1. I always vote absentee. In July 2016, my ballot return envelope had the return address of the city hall in Saline, Michigan (at the other end of the state) and would have been lost. I, my neighbor, and 57 others noted the error and got corrected envelopes. The fiasco was traced to a mix-up in the printing press where many cities have their ballots prepared and mailed.

2. July 2015, my wife needed to vote absentee for the first time and asked for the ballot. The envelope to return her ballot lacked an address but happened to have our return home address so came back. I hand-delivered it. The clerk had reached into a box of envelopes that she thought had been stamped with the return address, but some weren't.

3. I got a call from the Kent County election clerk this last week. The office had sent me a certificate of election to a minor office in the Libertarian Party as a precinct delegate – but I had not gotten even one vote, so the clerk apologized, as I could not be a state-approved delegate. Well, I knew I had voted for myself on the absentee, so I insisted that he look it up in the official county log. He stated that there were zero votes for Haas in Kentwoods 14th precinct.
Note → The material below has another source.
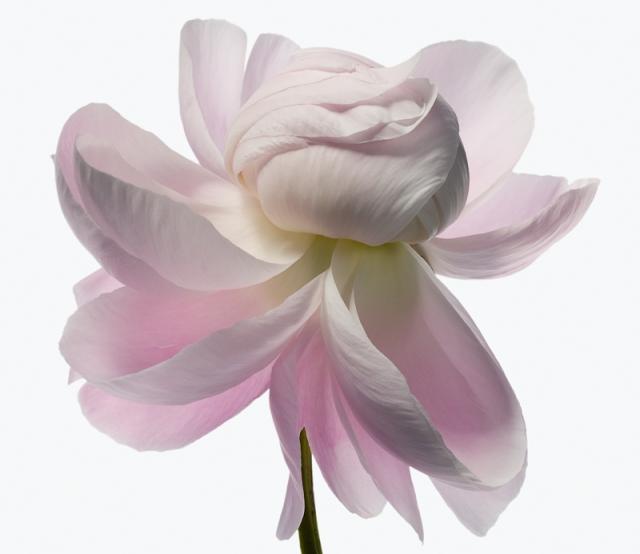 Пол Ланге цветы фото 3 (640x554, 153Kb)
So I called our city clerk, who found my original ballot, marked with my self-vote. It seems that the precinct delegates are not considered for the automatic "tape" that goes in on election night and is the main focus of the clerk's attention. These minor-office elections are handled manually, and she (assistant clerk and a very nice person) had forgotten to file the paperwork. She would correct it.

These three lapses would have resulted in votes not being counted if we had gone on vacation for a few weeks and not gotten the message in time. It's a slipshod way of doing things.
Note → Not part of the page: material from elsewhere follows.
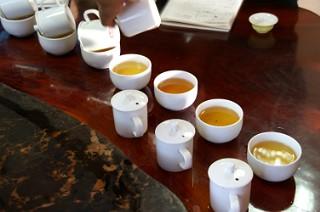 あるきち茶を抽出中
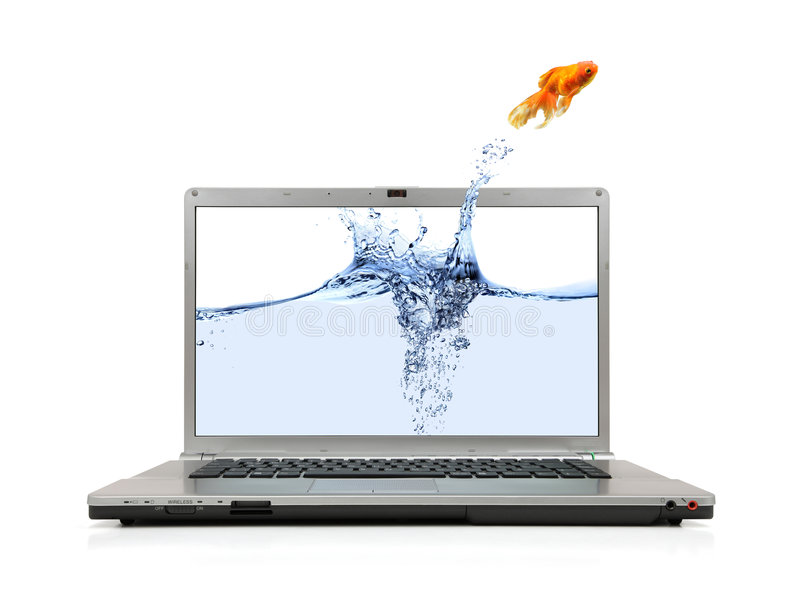 Saltar do Goldfish do portátil foto de stock royalty free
I offer three other lapses in collecting the votes here in Michigan.

4 and 5. These are courtesy of Bill Hall, chair of the Libertarian Party of Michigan. The absentee ballot in Laketon Township in Allegan County referred to the "two parties" instead of the three that would have included the Libertarian Party, which has just gotten major party status. The clerk promised to try to correct the problem for the primary election. In the second, Southfield, Michigan had similar misdirections to "two parties," but the city clerk acted insulted when the blunder was pointed out to her.

6. The irregularities ascribed to incompetent election-workers in Detroit precincts that would have voided half the vote in Nov. 2016 had the law been properly applied have been reported on but been passed off as the equivalent of hearing problems in an old folks' home.

I report these lapses to bring it home to Michigan voters that they should look critically at their election material. Are addresses correct and present? Are the directions correct?

We must point out to elected officials that they have to be careful about details. Elections are too important to be left in the hands of poorly trained or sloppy clerks at the point where they are gathered.

Erwin Haas is a former flight surgeon in Vietnam, Kentwood city commissioner, and assistant clinical professor of medicine at Michigan State. He is running as a Libertarian for Michigan's 26th state Senate district. His blog is here.

Marlene Augst
Wed, 07/03/2019 - 8:59am

I see nothing in here about verification those who are registering to vote ARE IN FACT CITIZENS as it is being reported ALL OVER the country thousands of non citizens are being registered to vote. According to the Hispanic Pew Research Center 3 million non citizens voted in the 2004 election, THAT WAS 2004!

Bones
Mon, 07/08/2019 - 9:59pm

GTFO with your fake news trash

Diana
Wed, 07/10/2019 - 8:39am

Paper voting along with electronic is key. Voter ID voting is also key so we avoid non citizens from voting.